• Stored data:
☆ ☆ ☆ ☆

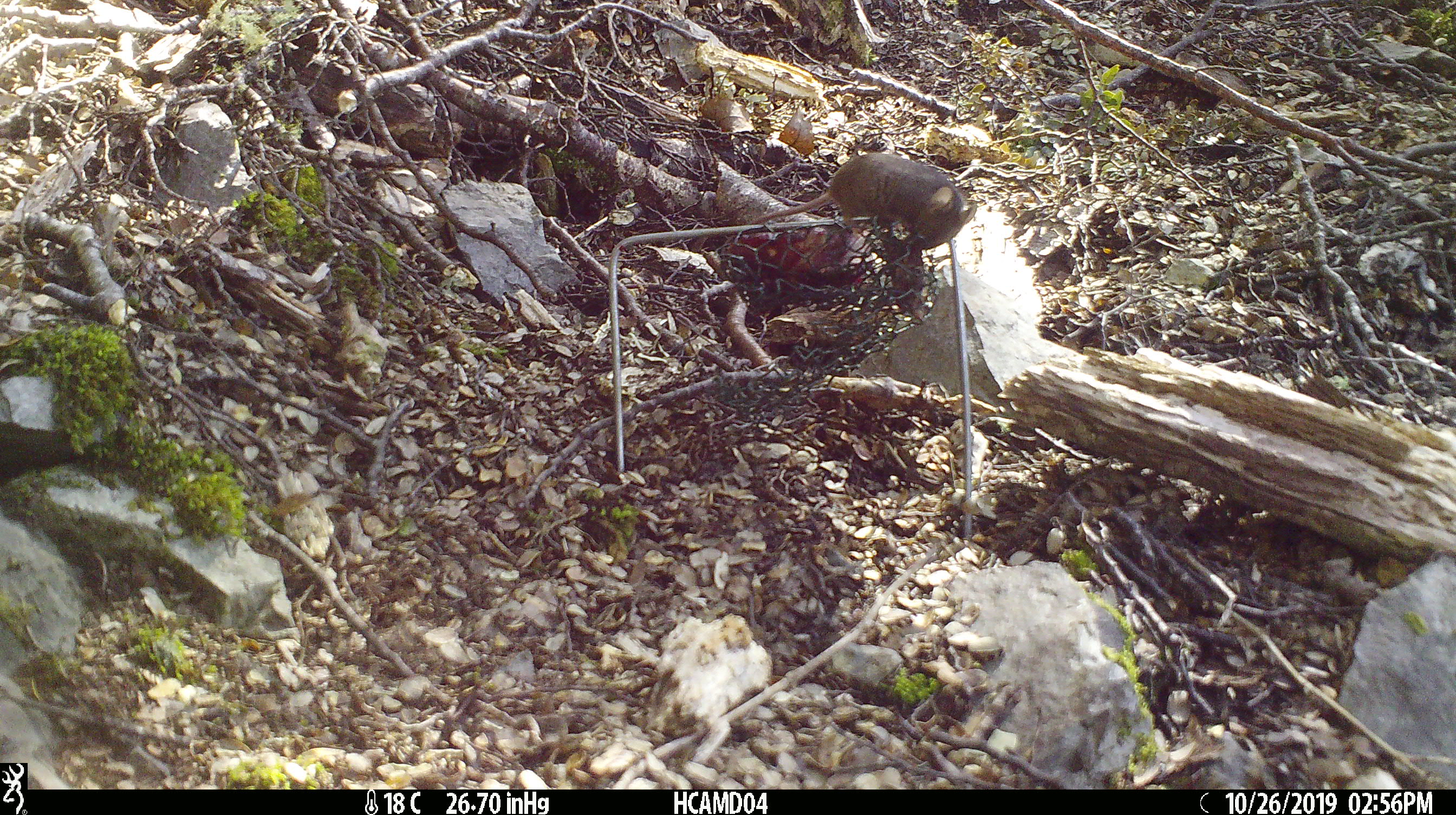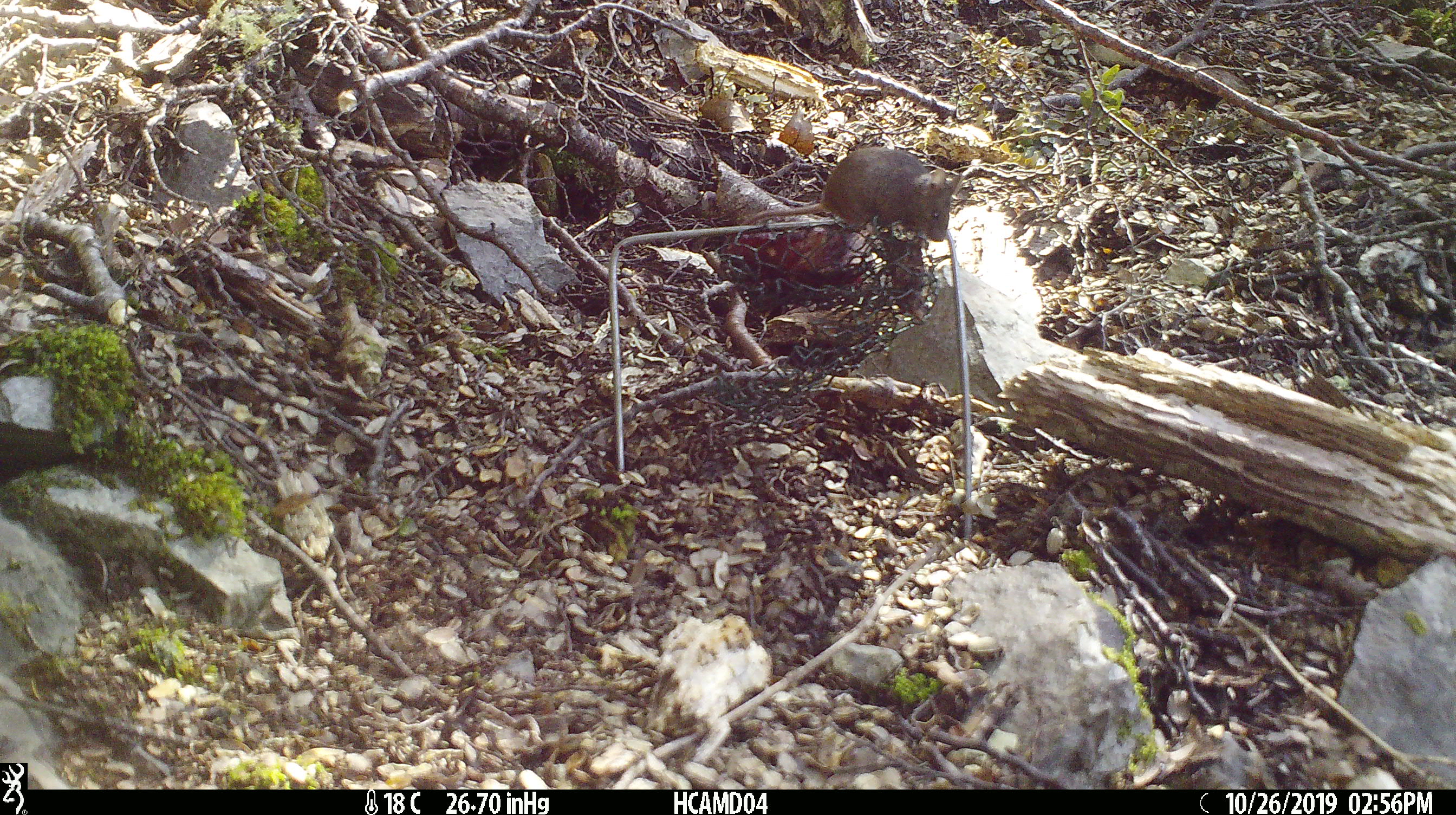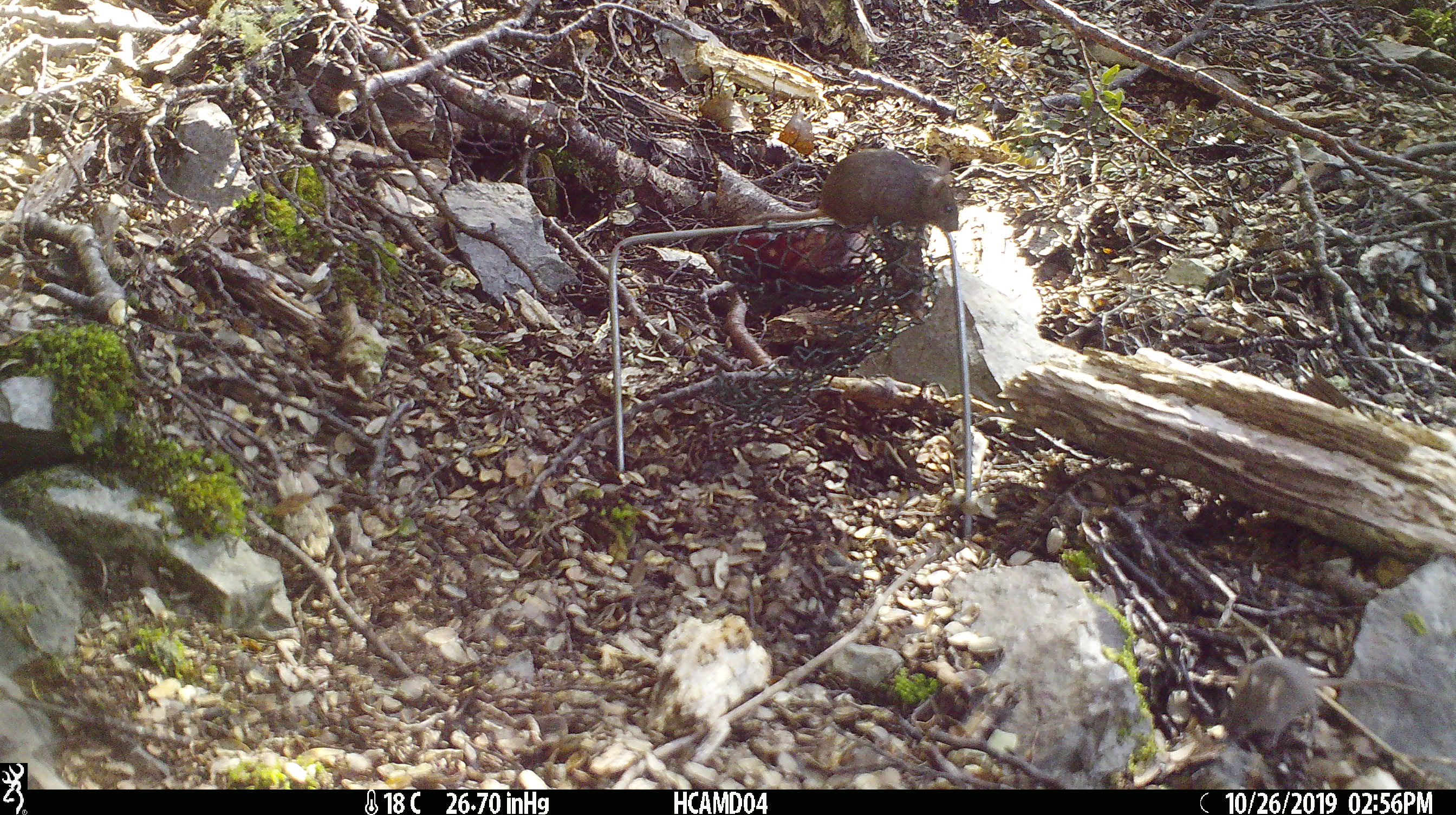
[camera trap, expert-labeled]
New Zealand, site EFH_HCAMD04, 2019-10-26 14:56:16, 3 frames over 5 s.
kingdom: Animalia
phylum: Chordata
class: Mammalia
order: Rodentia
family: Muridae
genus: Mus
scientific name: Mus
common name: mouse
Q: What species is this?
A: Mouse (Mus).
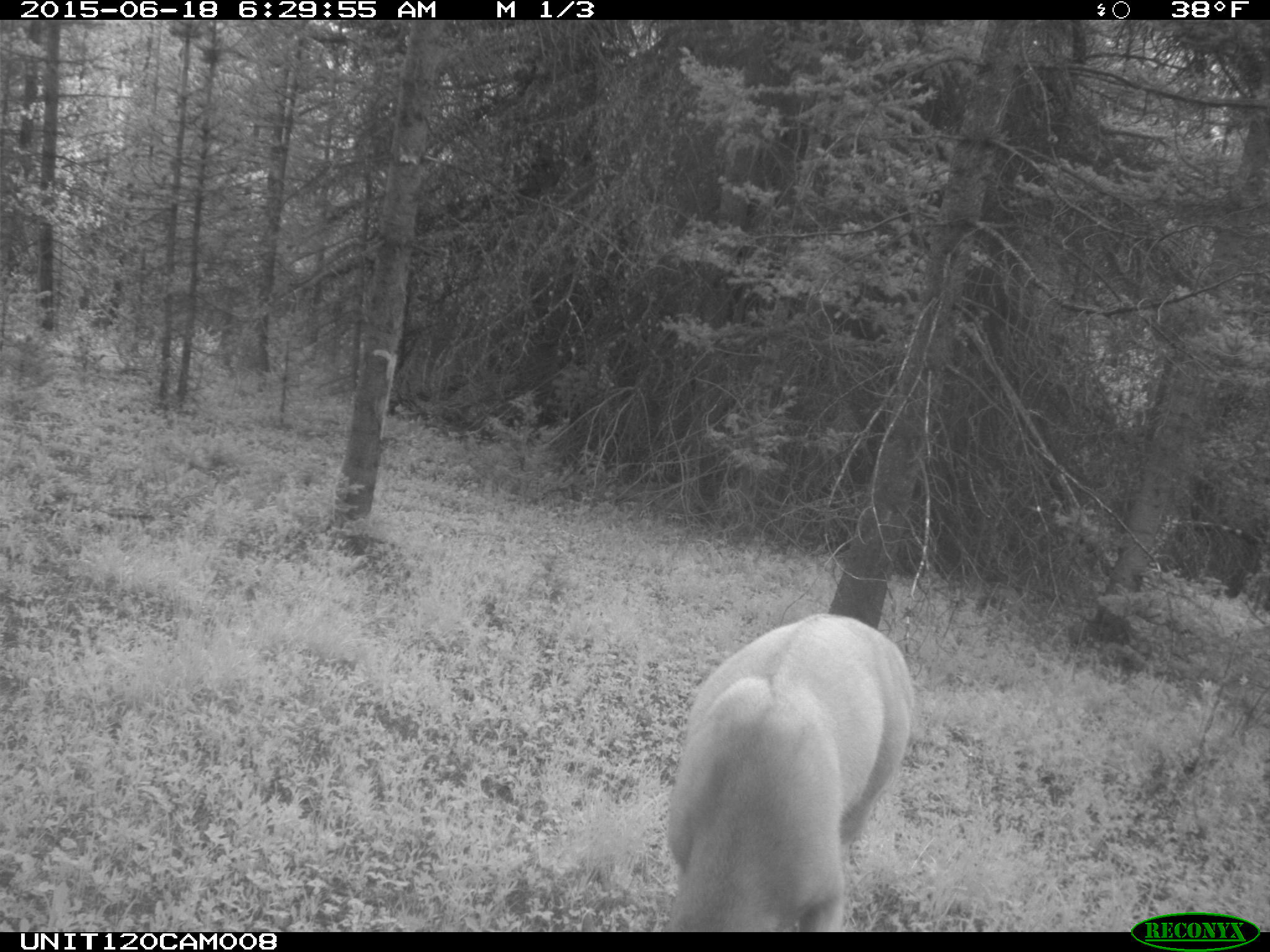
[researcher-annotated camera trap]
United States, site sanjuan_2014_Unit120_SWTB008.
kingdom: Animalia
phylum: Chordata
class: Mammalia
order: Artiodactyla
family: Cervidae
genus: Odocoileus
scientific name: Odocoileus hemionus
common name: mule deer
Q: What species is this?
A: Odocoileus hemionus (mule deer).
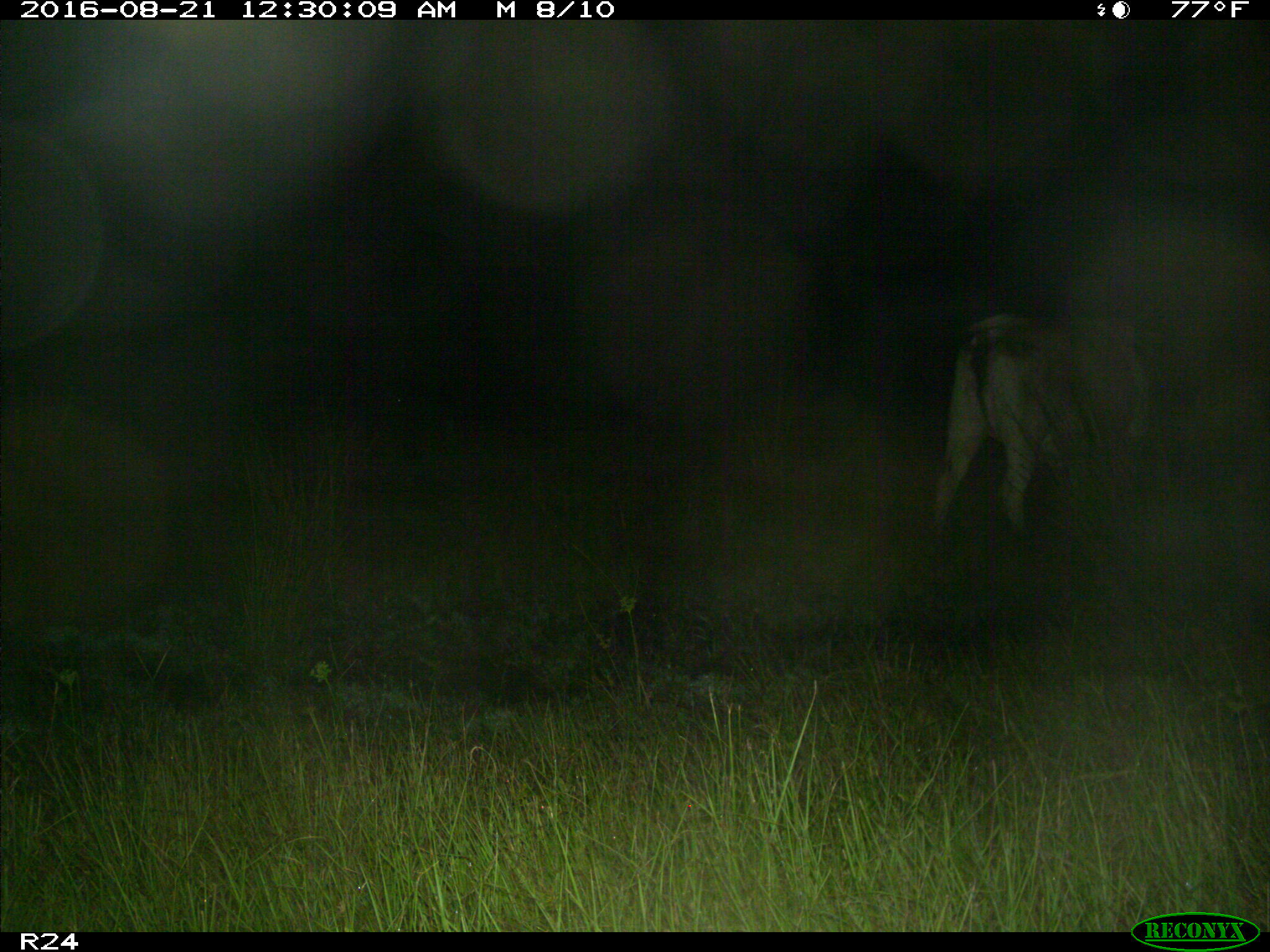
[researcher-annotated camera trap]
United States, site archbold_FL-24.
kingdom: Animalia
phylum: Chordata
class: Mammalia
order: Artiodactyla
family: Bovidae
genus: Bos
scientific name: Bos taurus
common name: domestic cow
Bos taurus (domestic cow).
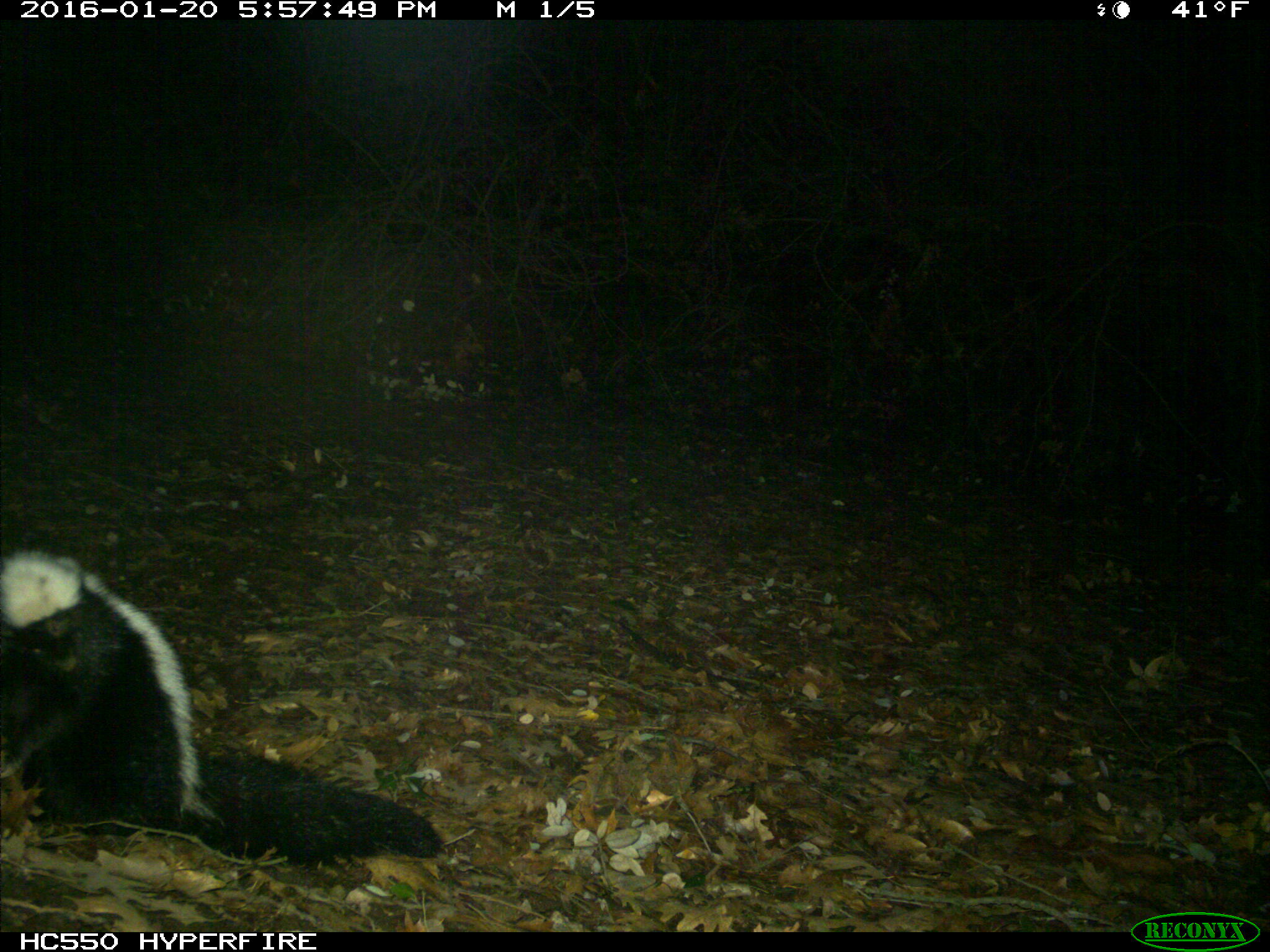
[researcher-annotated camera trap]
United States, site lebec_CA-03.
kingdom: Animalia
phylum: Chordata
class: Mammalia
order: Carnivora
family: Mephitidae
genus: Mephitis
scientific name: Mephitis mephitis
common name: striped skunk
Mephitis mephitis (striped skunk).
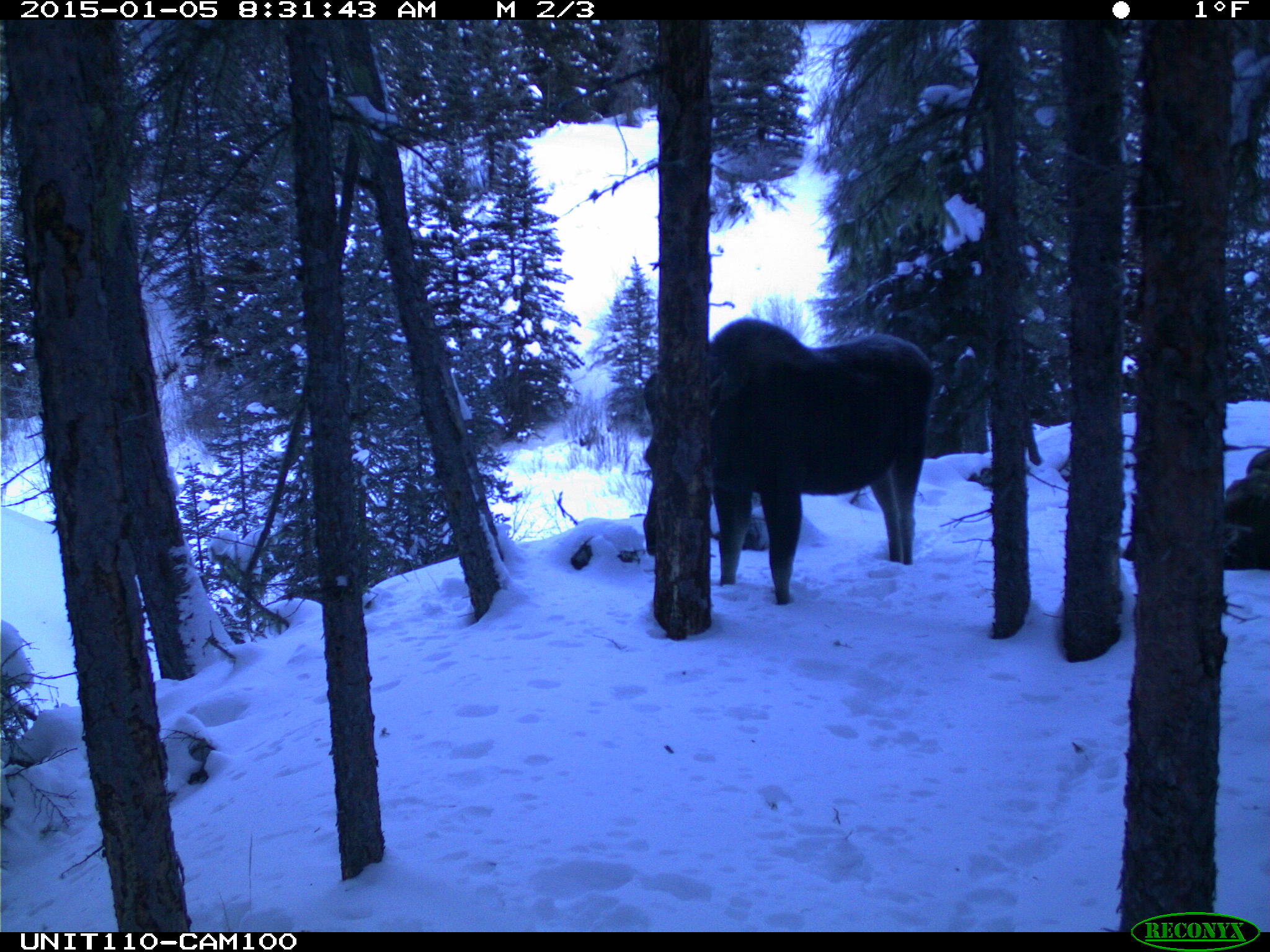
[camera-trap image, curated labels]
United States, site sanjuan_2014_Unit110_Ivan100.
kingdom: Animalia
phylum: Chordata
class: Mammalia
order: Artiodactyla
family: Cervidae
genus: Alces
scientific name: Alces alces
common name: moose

☆ ☆ ☆ ☆

Retyped exactly, the lines from the one holding "common name: striped skunk" through the last line of the data above are the whole answer. Pictures stay out.

common name: striped skunk
Mephitis mephitis (striped skunk).
[camera-trap image, curated labels]
United States, site sanjuan_2014_Unit110_Ivan100.
kingdom: Animalia
phylum: Chordata
class: Mammalia
order: Artiodactyla
family: Cervidae
genus: Alces
scientific name: Alces alces
common name: moose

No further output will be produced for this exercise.